Hell, even in Oceania, the Auckland 250 WTA tournament, which traditionally commenced after New Years Eve, is in danger. The tournament has not been held in New Zealand for over 2 years (or basically ever since the pandemic began). But even with the centralisation of tennis tournaments in areas where players often live, train and can readily travel to, the question of grass court tennis baffles me entirely. There is no excuse to have hard and clay court tournaments before, during and after majors, yet grass tennis is squeezed into the schedule between mid- June to early July.

If it is an issue with maintenance of grass courts, surely challenger level tournaments, like Surbiton, could be upgraded to a 250 level event. However, this excuse doesn’t hold.  There are synthetic grass tennis courts in virtually every community of Australia, which are used all year long.
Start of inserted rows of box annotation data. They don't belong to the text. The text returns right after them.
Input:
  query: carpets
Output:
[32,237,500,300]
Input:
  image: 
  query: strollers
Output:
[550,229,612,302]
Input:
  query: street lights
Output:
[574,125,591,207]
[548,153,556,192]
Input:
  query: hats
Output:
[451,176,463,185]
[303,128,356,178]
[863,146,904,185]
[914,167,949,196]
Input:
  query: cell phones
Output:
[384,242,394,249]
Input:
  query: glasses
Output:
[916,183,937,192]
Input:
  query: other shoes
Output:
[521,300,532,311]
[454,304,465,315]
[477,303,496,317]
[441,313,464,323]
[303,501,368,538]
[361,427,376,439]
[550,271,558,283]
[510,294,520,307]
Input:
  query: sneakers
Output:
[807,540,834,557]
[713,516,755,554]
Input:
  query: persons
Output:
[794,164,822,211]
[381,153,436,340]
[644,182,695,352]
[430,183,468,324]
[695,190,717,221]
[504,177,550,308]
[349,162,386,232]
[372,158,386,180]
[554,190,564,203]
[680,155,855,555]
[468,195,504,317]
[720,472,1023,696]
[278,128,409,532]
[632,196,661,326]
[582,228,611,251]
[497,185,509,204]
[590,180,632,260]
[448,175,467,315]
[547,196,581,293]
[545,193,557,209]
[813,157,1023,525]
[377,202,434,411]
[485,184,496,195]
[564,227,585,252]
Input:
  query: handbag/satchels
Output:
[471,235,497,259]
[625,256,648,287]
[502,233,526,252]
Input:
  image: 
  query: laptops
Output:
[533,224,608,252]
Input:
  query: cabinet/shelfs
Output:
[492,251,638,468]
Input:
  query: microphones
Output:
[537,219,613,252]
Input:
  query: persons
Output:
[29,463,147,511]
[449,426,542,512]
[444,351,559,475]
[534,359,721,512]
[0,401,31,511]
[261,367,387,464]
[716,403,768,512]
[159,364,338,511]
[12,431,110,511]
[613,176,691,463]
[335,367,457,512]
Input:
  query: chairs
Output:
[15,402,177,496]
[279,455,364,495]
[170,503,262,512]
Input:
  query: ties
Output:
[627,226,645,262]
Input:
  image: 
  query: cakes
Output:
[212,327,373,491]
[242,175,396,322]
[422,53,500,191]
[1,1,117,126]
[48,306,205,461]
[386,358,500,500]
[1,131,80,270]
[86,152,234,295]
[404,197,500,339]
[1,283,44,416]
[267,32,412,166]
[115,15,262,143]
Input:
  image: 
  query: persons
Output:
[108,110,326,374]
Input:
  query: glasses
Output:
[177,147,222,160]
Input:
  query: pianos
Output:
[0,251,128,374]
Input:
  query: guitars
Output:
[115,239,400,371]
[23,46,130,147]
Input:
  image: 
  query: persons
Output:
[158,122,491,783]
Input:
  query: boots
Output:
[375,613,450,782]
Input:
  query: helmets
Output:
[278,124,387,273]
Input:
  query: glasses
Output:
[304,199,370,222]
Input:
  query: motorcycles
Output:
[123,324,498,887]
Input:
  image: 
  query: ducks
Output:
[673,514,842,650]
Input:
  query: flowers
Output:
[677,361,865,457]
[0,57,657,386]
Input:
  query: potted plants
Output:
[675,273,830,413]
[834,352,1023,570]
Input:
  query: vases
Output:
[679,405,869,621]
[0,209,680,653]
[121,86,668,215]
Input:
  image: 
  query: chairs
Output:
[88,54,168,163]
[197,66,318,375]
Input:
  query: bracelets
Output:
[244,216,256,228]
At the very minimum, a third of all tournaments on the tennis calendar should be played on grass. That is approximately 20 grass level tournaments. If there are 21 men’s clay court tournaments on the schedule, alongside 43 hard court tournaments, there is no excuse for 8 grass tournaments, one of which being Wimbledon.

Of the nine masters 1000 events that are on tour, zero are played on grass, while six are played on hard courts, and three are played on clay courts. This is not the language of a sport which views Wimbledon as ‘the pinnacle’ of tennis.

How can it be?

The very surface it is played on is no longer being used as a surface to play professional tennis.

I truly wonder what the next generation of tennis stars would be thinking in terms of their practice. Why would you bother to hone your grass game, when the biggest tournaments the sport has to offer are played on hard courts and clay courts? Is this one of the reasons why nobody, besides former world number 1’s , have won Wimbledon over the past 19 years?

Grass-court tennis is dying a slow and painful death. If nothing is done about this very clear problem, grass court tennis is finished as we know it.